• **Text to read**
##############################

Wily + Python &gt; Emacs + Lisp? - mahmoudimus
http://www.cse.yorku.ca/~oz/wily/pythonpaper.html

======
a_a_r_o_n
The image in the linked article is not found.

The linked article in turn links to:
<http://www.cse.yorku.ca/~oz/wily/index.html>

which has an image: <http://www.cse.yorku.ca/~oz/wily/example.gif>

tl;dr:

    
    
        aptitude show wily
        Package: wily                     
        State: not installed
        Version: 0.13.41-7.2
        Priority: optional
        Section: universe/editors
        Maintainer: Ubuntu Developers <ubuntu-devel-discuss@lists.ubuntu.com>
        Uncompressed Size: 561 k
        Depends: libc6 (>= 2.11), libx11-6 (>= 0), libxt6
        Suggests: 9fonts, rc
        Description: A work-alike of the Acme programming environment for Plan 9
         Wily's basic functions are to edit and search for text and to run commands. It
         is intended to eventually be an integrated working environment for all tasks
         involving text. It uses the mouse heavily. 
         
         It emphasises speed for experienced users, but is probably simple to learn as
         it has very few concepts.

##############################

[Stored data entries]
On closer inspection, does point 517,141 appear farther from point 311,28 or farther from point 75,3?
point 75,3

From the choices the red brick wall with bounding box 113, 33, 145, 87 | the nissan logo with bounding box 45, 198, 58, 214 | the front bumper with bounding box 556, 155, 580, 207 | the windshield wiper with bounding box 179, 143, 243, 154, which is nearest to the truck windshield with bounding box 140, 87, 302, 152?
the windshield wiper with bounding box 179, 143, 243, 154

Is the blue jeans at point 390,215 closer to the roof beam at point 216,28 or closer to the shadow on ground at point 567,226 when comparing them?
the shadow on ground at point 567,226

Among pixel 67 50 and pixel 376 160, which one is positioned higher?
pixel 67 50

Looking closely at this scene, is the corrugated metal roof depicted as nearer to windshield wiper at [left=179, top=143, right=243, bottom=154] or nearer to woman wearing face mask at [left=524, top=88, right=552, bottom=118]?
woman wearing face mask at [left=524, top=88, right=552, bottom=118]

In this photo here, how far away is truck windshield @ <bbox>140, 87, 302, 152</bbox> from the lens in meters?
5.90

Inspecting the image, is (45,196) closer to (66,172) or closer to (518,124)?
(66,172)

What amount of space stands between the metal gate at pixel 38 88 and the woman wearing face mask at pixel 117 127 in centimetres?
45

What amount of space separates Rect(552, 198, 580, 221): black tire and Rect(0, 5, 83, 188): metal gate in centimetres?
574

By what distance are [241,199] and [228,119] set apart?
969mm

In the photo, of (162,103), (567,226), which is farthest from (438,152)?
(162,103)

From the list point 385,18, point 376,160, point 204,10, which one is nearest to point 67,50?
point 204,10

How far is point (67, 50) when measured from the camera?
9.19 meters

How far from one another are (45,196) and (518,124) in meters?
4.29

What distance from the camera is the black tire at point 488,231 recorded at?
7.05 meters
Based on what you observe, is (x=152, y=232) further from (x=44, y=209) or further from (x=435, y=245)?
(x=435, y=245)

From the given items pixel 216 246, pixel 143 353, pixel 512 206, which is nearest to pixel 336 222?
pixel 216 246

##############################

• **Written problem A**
In the Wily thread, what programming environment is Wily described as a work-alike of?
• **Written problem B**
Reproduce all the records with "metal gate" swapped for "iron gate" wherever it occurs, leaving everything else unchanged.

• **Task solution A**
The Acme programming environment for Plan 9.

• **Task solution B**
On closer inspection, does point 517,141 appear farther from point 311,28 or farther from point 75,3?
point 75,3

From the choices the red brick wall with bounding box 113, 33, 145, 87 | the nissan logo with bounding box 45, 198, 58, 214 | the front bumper with bounding box 556, 155, 580, 207 | the windshield wiper with bounding box 179, 143, 243, 154, which is nearest to the truck windshield with bounding box 140, 87, 302, 152?
the windshield wiper with bounding box 179, 143, 243, 154

Is the blue jeans at point 390,215 closer to the roof beam at point 216,28 or closer to the shadow on ground at point 567,226 when comparing them?
the shadow on ground at point 567,226

Among pixel 67 50 and pixel 376 160, which one is positioned higher?
pixel 67 50

Looking closely at this scene, is the corrugated metal roof depicted as nearer to windshield wiper at [left=179, top=143, right=243, bottom=154] or nearer to woman wearing face mask at [left=524, top=88, right=552, bottom=118]?
woman wearing face mask at [left=524, top=88, right=552, bottom=118]

In this photo here, how far away is truck windshield @ <bbox>140, 87, 302, 152</bbox> from the lens in meters?
5.90

Inspecting the image, is (45,196) closer to (66,172) or closer to (518,124)?
(66,172)

What amount of space stands between the iron gate at pixel 38 88 and the woman wearing face mask at pixel 117 127 in centimetres?
45

What amount of space separates Rect(552, 198, 580, 221): black tire and Rect(0, 5, 83, 188): iron gate in centimetres?
574

By what distance are [241,199] and [228,119] set apart?
969mm

In the photo, of (162,103), (567,226), which is farthest from (438,152)?
(162,103)

From the list point 385,18, point 376,160, point 204,10, which one is nearest to point 67,50?
point 204,10

How far is point (67, 50) when measured from the camera?
9.19 meters

How far from one another are (45,196) and (518,124) in meters?
4.29

What distance from the camera is the black tire at point 488,231 recorded at?
7.05 meters
Based on what you observe, is (x=152, y=232) further from (x=44, y=209) or further from (x=435, y=245)?
(x=435, y=245)

From the given items pixel 216 246, pixel 143 353, pixel 512 206, which is nearest to pixel 336 222?
pixel 216 246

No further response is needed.